┌─ Listing
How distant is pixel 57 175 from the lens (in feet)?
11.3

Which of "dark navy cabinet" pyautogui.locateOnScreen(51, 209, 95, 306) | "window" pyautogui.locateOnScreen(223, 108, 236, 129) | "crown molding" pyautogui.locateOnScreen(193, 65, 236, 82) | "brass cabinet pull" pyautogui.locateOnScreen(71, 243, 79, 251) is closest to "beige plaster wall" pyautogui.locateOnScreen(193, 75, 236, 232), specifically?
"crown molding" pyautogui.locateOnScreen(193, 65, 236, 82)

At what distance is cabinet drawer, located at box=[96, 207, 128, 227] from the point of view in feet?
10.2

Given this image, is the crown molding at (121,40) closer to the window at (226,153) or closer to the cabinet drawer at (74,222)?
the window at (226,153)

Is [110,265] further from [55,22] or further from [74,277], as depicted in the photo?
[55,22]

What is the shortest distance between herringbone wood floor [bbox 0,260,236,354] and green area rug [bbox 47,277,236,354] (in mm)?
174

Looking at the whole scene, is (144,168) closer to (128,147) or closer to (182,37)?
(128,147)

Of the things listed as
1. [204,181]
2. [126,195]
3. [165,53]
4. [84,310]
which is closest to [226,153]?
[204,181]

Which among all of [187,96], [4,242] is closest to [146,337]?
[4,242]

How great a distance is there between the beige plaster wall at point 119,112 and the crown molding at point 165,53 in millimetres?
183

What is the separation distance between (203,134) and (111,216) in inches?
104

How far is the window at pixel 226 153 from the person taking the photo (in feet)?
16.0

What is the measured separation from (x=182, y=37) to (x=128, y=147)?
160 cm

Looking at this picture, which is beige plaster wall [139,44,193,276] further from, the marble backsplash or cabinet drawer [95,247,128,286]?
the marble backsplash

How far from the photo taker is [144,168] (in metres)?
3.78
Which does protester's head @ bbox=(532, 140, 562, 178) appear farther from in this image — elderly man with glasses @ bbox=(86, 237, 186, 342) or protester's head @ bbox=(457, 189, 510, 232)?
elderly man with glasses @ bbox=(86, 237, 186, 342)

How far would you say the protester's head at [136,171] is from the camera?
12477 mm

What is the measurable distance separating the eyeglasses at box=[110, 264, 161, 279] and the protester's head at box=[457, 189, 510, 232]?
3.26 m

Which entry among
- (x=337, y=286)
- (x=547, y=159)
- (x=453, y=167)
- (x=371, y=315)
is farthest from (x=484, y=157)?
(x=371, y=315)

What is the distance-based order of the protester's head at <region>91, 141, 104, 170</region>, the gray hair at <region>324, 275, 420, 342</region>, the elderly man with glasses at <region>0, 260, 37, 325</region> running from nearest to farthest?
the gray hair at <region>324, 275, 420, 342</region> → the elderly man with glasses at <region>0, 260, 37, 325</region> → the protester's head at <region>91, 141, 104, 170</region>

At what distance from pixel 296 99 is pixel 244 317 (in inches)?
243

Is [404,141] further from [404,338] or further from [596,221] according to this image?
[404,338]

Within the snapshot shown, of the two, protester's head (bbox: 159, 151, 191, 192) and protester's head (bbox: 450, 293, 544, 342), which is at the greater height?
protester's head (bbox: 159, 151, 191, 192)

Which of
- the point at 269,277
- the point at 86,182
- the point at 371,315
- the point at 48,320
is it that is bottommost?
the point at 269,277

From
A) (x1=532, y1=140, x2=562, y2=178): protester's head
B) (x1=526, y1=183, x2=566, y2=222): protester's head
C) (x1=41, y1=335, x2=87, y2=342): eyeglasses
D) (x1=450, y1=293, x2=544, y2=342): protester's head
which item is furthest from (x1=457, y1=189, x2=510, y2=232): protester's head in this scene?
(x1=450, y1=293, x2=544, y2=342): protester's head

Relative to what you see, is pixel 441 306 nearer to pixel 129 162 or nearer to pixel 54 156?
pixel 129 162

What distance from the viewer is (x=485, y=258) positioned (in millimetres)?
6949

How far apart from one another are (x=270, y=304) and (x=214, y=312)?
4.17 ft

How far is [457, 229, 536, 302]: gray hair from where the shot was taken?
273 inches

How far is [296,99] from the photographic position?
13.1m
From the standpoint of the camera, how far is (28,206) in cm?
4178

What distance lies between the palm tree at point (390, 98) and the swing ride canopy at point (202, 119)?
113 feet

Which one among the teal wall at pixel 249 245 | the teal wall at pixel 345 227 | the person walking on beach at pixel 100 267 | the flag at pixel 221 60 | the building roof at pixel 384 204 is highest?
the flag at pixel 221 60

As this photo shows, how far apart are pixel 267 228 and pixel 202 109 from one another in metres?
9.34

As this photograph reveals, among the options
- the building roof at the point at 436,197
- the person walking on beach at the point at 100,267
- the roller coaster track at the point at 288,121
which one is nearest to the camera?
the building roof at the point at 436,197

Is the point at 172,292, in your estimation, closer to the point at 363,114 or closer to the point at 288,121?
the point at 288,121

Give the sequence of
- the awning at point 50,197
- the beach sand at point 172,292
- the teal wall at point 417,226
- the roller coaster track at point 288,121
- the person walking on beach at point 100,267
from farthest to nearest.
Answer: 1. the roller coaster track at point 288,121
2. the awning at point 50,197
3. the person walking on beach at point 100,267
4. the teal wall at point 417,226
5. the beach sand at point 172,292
└─
**Task:**
Repeat word for word the lines of the entries from the one containing "How far is [296,99]" through the end of the entries, both ends included.

**Worked solution:**
How far is [296,99] from the photographic position?
13.1m
From the standpoint of the camera, how far is (28,206) in cm?
4178

What distance lies between the palm tree at point (390, 98) and the swing ride canopy at point (202, 119)?
113 feet

Which one among the teal wall at pixel 249 245 | the teal wall at pixel 345 227 | the person walking on beach at pixel 100 267 | the flag at pixel 221 60 | the building roof at pixel 384 204 is highest?
the flag at pixel 221 60

As this photo shows, how far apart are pixel 267 228 and pixel 202 109 from one another in metres?
9.34

As this photograph reveals, among the options
- the building roof at the point at 436,197
- the person walking on beach at the point at 100,267
- the roller coaster track at the point at 288,121
which one is nearest to the camera?
the building roof at the point at 436,197

Is the point at 172,292, in your estimation, closer to the point at 363,114 or closer to the point at 288,121?
the point at 288,121

Give the sequence of
- the awning at point 50,197
- the beach sand at point 172,292
- the teal wall at point 417,226
- the roller coaster track at point 288,121
- the person walking on beach at point 100,267
from farthest to nearest.
Answer: 1. the roller coaster track at point 288,121
2. the awning at point 50,197
3. the person walking on beach at point 100,267
4. the teal wall at point 417,226
5. the beach sand at point 172,292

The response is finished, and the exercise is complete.